FRANKFURT (Reuters) - ThyssenKrupp AG (TKAG.DE), Germany’s biggest steelmaker, warned that the coming months would remain bleak after weak steel and car markets caused a drop in profit, and said it did not expect a return to growth until the next financial year.
Steel companies have been struggling to make a profit in the rapidly shrinking European market, where austerity has cut sales of cars and new buildings, and demand is seen declining further this year.
“Against the background of the weak global economic recovery, the prospects for the steel market remain subdued,” ThyssenKrupp said on Tuesday after reporting a 38 percent slide in first quarter core profit.

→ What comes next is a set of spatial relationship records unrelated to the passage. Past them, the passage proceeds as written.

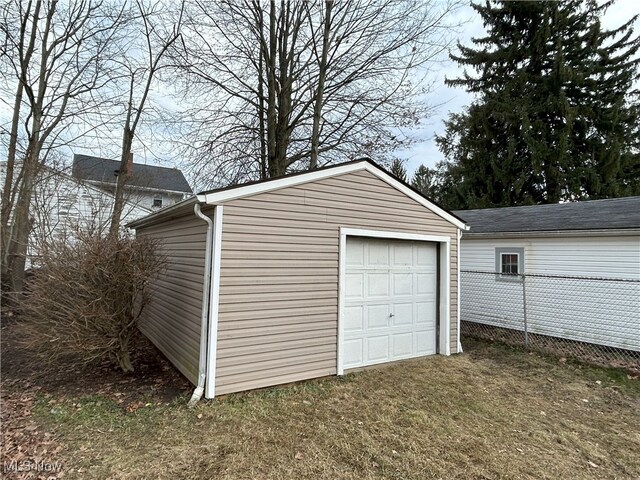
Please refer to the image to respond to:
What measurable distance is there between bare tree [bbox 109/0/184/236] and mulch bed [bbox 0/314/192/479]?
5383mm

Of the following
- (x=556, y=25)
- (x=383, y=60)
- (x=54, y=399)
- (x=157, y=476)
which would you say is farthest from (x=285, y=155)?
(x=556, y=25)

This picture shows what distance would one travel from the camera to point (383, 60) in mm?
10445

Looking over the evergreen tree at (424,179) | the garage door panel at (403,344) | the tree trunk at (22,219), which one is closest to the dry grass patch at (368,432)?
the garage door panel at (403,344)

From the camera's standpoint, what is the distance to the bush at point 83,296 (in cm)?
471

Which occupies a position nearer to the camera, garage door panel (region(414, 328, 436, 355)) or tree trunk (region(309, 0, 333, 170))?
garage door panel (region(414, 328, 436, 355))

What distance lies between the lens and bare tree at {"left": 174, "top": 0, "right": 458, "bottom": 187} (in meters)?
10.0

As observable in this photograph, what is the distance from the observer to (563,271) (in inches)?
331

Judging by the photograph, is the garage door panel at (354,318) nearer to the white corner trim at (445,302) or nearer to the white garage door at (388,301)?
the white garage door at (388,301)

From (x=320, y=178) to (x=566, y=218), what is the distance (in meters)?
7.34

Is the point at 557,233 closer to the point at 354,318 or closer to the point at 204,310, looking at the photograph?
the point at 354,318

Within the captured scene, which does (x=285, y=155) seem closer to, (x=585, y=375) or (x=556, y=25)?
(x=585, y=375)

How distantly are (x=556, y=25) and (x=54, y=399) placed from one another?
25673mm

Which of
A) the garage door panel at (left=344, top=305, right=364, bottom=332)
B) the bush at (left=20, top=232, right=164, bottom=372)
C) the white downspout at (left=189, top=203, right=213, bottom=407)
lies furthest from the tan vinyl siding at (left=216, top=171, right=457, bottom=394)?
the bush at (left=20, top=232, right=164, bottom=372)

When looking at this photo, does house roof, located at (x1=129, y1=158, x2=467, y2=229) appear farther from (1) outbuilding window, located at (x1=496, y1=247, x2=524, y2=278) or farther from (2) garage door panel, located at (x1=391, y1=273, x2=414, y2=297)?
(1) outbuilding window, located at (x1=496, y1=247, x2=524, y2=278)
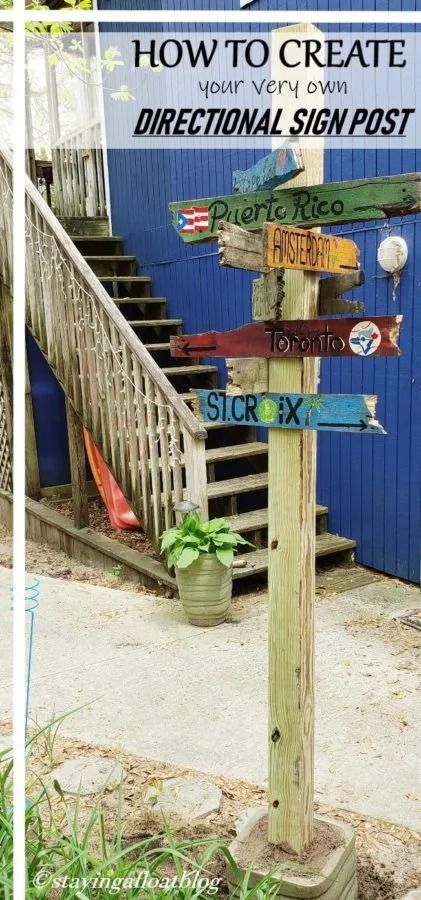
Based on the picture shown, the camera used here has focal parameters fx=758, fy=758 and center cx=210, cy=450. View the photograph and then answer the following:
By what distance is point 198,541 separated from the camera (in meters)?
4.37

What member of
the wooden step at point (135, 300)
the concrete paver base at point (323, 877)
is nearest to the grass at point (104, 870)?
the concrete paver base at point (323, 877)

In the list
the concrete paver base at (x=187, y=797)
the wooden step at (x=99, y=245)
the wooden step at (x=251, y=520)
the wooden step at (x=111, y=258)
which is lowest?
the concrete paver base at (x=187, y=797)

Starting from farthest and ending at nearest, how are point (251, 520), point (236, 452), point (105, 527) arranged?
1. point (105, 527)
2. point (236, 452)
3. point (251, 520)

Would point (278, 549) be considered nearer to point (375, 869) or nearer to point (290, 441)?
point (290, 441)

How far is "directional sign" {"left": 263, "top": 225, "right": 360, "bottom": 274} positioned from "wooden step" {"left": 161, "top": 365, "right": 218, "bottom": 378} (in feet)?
14.2

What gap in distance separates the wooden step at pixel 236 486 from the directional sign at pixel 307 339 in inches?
122

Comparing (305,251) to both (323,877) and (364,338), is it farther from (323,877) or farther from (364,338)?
(323,877)

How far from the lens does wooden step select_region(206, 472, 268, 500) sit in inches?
211

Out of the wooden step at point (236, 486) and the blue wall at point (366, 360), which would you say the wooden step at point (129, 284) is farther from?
the wooden step at point (236, 486)

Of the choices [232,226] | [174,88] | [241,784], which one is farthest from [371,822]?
[174,88]

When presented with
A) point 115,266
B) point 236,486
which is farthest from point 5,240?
point 236,486

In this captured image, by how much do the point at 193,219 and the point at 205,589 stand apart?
259 cm

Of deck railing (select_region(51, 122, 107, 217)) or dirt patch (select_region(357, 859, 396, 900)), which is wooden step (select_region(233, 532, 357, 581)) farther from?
deck railing (select_region(51, 122, 107, 217))

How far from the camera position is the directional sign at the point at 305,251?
1.93 meters
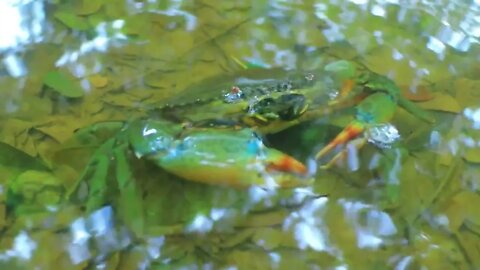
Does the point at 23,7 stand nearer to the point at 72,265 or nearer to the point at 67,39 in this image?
the point at 67,39

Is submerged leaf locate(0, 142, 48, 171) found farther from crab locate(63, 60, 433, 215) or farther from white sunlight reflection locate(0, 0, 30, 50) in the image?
white sunlight reflection locate(0, 0, 30, 50)

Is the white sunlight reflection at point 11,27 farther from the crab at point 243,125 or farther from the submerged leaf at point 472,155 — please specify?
the submerged leaf at point 472,155

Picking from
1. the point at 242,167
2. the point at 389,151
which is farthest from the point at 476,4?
the point at 242,167

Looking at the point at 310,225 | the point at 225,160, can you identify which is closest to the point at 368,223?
the point at 310,225

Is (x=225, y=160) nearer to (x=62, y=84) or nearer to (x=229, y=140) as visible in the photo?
(x=229, y=140)

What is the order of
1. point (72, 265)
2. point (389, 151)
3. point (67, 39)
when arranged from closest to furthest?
point (72, 265) < point (389, 151) < point (67, 39)

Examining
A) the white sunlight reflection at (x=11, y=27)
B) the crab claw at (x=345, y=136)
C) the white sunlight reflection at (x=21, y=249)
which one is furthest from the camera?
the white sunlight reflection at (x=11, y=27)

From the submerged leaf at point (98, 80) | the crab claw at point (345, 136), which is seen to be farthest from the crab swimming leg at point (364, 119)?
the submerged leaf at point (98, 80)
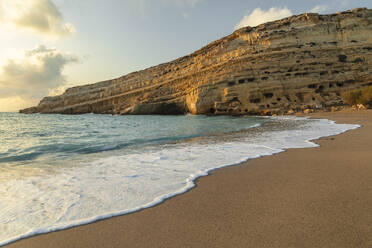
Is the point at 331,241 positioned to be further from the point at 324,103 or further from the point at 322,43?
the point at 322,43

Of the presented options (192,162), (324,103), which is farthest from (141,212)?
(324,103)

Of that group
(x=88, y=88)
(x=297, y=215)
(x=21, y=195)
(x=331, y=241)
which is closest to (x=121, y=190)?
(x=21, y=195)

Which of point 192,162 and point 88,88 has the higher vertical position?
point 88,88

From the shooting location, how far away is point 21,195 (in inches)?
103

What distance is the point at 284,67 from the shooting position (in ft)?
81.3

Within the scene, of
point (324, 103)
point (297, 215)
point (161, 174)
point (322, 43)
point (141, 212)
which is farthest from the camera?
point (322, 43)

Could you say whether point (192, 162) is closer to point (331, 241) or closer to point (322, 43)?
point (331, 241)

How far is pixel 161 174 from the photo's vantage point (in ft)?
11.0

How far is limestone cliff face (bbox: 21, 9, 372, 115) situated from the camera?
2345cm

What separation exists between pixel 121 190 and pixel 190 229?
1300 millimetres

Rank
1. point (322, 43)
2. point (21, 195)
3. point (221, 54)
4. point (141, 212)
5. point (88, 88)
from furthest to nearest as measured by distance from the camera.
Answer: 1. point (88, 88)
2. point (221, 54)
3. point (322, 43)
4. point (21, 195)
5. point (141, 212)

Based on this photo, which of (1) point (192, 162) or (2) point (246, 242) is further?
(1) point (192, 162)

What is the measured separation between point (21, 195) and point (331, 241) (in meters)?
3.05

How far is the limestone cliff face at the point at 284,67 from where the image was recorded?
23453 millimetres
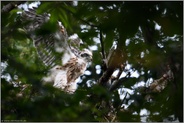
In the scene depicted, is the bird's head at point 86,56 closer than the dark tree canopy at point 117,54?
No

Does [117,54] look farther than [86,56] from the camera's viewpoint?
No

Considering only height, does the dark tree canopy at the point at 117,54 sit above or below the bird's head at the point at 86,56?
below

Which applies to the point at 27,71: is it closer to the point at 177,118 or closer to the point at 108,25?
the point at 108,25

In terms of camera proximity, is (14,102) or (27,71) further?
(14,102)

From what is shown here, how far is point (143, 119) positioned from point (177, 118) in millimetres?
151

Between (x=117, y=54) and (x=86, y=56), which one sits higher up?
(x=86, y=56)

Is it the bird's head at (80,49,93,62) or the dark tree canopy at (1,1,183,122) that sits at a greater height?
the bird's head at (80,49,93,62)

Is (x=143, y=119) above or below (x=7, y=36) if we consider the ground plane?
below

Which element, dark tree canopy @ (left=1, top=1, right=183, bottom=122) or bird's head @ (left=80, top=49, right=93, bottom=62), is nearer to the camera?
dark tree canopy @ (left=1, top=1, right=183, bottom=122)

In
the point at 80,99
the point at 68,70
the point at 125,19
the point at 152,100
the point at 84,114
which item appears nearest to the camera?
the point at 125,19

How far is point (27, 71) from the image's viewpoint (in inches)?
66.4

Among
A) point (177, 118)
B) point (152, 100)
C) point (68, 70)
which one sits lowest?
point (177, 118)

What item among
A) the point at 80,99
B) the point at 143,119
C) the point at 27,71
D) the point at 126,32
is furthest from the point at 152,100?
the point at 27,71

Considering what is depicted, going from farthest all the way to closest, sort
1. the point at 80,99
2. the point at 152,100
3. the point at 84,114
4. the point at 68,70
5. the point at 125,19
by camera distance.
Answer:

Its fiscal year ends in September.
ThyssenKrupp’s rival ArcelorMittal SA ISPA.AS, the world’s No.1 steelmaker, last week reported a $3.7 billion loss for 2012 after writing down the value of its European steel business by several billion dollars.
ThyssenKrupp expects its full-year adjusted EBIT from continuing businesses to decline by more than half to about 1 billion euros in its fiscal year ending in September, from 2.29 billion euros last year.
Sales will remain about flat at 40 billion euros this year before returning to growth in 2013/14, ThyssenKrupp said. “Rising sales and structural improvements should have a correspondingly positive impact on earnings,” it said.
Chief Executive Heinrich Hiesinger, who took the helm two years ago, is trying to reduce exposure to the volatile steel sector and shift investments into higher-margin products and services, such as elevators, submarines and parts for manufacturing plants.
He is nearing the end of a push to sell assets which have a total of 10 billion euros in annual revenue, and is also cutting costs and changing management structures in an attempt to return the company to growth and pay down debt.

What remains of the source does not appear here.